• AIM OF THE TASK: Find the line that contains "Among the provided". Then set down that line and all the lines after it, to the end of the records, exactly and with nothing added.

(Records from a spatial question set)
>>>
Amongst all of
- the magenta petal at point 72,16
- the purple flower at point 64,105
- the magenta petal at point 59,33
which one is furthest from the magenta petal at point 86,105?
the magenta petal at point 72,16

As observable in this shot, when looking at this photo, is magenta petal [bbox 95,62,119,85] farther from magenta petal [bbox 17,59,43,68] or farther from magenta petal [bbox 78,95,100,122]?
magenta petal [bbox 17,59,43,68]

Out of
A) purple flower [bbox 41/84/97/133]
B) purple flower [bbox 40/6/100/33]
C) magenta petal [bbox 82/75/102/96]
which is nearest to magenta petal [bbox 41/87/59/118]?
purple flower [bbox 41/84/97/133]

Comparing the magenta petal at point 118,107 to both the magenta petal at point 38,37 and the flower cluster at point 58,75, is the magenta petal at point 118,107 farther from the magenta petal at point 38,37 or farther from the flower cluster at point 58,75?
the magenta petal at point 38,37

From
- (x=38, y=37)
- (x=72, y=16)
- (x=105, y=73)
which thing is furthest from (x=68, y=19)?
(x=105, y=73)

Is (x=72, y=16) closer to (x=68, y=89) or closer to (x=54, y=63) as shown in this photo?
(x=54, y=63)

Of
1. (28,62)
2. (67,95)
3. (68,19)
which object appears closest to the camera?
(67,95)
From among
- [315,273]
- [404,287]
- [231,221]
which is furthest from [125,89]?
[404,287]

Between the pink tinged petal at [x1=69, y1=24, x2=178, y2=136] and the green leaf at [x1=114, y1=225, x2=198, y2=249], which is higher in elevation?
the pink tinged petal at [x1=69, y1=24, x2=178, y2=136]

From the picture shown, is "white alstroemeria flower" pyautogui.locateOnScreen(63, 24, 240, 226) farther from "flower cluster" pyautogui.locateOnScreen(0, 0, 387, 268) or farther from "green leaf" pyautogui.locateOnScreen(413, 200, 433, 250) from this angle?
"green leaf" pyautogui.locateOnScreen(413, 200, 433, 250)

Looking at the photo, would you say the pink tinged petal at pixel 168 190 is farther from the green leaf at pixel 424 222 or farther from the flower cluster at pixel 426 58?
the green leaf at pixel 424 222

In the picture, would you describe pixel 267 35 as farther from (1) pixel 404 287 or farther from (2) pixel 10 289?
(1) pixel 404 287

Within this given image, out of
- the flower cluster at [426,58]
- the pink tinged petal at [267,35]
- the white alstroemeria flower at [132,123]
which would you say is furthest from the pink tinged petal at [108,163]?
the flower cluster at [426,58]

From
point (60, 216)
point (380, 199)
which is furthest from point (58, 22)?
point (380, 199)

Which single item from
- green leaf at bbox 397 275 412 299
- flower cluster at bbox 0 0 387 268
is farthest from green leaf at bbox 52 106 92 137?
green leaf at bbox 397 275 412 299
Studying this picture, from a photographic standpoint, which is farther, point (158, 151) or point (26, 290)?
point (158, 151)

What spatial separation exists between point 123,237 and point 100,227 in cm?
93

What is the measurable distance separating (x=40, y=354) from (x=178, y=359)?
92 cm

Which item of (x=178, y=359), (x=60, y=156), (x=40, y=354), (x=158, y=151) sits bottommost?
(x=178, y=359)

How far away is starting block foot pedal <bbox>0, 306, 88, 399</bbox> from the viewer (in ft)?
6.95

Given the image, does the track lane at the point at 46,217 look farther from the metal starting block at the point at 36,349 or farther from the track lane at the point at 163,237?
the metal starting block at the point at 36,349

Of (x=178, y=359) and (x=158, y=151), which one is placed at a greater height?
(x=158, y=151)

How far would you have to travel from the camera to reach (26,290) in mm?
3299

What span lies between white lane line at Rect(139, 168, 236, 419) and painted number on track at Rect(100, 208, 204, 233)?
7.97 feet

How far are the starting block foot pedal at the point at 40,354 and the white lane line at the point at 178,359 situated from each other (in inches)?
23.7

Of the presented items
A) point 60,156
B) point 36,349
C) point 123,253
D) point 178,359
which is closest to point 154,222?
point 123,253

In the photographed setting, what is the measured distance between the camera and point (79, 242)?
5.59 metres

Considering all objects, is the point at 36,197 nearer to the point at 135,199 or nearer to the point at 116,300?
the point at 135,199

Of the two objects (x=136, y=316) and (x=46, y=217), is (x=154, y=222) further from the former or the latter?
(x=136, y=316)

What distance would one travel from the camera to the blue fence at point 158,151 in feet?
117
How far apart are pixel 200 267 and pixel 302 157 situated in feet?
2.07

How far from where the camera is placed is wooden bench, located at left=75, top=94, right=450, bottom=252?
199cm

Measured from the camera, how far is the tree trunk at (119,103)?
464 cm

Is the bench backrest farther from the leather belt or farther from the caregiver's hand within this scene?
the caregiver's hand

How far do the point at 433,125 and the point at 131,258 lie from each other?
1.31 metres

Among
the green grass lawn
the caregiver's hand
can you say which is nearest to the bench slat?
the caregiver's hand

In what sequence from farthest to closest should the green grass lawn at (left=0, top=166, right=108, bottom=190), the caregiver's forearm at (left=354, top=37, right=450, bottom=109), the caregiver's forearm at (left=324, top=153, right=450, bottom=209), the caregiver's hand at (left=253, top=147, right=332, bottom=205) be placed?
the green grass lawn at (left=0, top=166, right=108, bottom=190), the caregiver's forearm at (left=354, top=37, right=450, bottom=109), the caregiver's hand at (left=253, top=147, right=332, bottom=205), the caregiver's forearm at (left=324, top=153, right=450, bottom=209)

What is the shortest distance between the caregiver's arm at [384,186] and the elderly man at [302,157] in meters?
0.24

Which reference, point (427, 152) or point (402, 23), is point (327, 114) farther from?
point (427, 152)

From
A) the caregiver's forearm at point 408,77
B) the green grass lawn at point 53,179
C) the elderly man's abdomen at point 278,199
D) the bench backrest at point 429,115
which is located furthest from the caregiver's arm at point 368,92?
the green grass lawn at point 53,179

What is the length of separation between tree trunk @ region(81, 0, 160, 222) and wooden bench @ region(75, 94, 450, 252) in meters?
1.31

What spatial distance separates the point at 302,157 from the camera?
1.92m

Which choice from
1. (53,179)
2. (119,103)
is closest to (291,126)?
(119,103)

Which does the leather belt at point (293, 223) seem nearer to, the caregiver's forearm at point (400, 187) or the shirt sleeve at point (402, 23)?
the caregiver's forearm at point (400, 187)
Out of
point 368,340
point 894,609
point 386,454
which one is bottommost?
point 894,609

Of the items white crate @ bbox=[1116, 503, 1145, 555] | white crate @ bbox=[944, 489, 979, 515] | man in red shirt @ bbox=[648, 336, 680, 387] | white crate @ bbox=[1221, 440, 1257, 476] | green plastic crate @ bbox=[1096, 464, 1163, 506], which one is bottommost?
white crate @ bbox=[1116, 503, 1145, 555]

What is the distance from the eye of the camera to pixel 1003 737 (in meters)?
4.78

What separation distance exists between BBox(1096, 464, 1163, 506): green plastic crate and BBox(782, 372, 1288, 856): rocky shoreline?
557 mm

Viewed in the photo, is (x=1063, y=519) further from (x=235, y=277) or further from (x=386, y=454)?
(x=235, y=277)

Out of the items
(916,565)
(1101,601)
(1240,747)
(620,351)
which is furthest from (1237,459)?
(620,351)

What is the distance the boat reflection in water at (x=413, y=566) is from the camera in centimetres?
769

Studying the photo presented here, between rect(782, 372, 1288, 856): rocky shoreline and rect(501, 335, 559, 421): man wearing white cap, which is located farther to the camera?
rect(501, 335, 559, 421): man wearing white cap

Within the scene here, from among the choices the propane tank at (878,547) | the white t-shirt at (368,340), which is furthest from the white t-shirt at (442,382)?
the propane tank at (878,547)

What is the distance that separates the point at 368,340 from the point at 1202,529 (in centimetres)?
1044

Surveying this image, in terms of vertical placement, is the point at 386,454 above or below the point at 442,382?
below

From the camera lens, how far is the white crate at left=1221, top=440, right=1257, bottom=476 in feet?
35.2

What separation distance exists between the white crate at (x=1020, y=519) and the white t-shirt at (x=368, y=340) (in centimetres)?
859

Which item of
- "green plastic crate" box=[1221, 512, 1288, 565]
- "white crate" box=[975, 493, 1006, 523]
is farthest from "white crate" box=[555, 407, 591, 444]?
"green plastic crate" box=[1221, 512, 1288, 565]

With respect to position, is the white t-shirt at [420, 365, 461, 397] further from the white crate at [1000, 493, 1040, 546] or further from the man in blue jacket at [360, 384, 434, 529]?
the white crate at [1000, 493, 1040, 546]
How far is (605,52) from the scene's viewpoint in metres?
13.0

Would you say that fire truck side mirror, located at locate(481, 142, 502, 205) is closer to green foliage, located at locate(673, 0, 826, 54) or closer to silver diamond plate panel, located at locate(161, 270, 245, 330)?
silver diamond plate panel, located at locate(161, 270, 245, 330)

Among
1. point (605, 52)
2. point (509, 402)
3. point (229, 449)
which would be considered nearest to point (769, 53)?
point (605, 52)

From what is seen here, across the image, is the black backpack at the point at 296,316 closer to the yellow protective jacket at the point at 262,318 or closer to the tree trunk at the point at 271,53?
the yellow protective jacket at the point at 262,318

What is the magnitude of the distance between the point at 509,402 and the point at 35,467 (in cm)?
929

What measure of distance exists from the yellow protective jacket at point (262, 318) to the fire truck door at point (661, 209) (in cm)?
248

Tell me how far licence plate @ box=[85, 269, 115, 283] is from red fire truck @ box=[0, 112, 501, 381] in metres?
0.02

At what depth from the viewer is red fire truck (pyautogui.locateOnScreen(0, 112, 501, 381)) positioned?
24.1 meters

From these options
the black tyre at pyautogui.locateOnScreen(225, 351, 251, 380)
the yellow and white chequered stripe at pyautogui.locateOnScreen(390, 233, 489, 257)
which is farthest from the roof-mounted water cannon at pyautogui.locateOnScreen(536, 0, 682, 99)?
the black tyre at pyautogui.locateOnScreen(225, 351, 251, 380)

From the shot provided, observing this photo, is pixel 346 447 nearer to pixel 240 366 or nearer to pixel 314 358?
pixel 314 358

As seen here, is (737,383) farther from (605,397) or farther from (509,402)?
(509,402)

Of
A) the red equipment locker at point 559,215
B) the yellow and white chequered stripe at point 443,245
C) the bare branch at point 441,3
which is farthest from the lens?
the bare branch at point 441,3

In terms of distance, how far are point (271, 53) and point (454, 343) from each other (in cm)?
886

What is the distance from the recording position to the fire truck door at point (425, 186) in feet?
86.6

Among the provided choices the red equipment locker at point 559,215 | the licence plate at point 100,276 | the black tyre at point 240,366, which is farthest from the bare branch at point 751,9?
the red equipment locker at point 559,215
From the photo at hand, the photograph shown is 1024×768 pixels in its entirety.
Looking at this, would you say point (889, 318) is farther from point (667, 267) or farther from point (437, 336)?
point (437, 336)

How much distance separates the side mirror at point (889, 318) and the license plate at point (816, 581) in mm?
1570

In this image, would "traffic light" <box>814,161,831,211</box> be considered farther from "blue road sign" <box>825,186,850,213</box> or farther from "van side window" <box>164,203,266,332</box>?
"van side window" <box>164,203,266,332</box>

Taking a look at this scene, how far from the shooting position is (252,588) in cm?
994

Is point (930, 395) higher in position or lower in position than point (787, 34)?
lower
<<<
• EXERCISE ANSWER:
Among the provided choices the red equipment locker at point 559,215 | the licence plate at point 100,276 | the black tyre at point 240,366, which is farthest from the bare branch at point 751,9?
the red equipment locker at point 559,215
From the photo at hand, the photograph shown is 1024×768 pixels in its entirety.
Looking at this, would you say point (889, 318) is farther from point (667, 267) or farther from point (437, 336)?
point (437, 336)

How much distance separates the side mirror at point (889, 318) and the license plate at point (816, 581) in mm?
1570

In this image, would "traffic light" <box>814,161,831,211</box> be considered farther from "blue road sign" <box>825,186,850,213</box> or farther from "van side window" <box>164,203,266,332</box>?
"van side window" <box>164,203,266,332</box>

Taking a look at this scene, how far from the shooting position is (252,588) in cm?
994

Is point (930, 395) higher in position or lower in position than point (787, 34)?
lower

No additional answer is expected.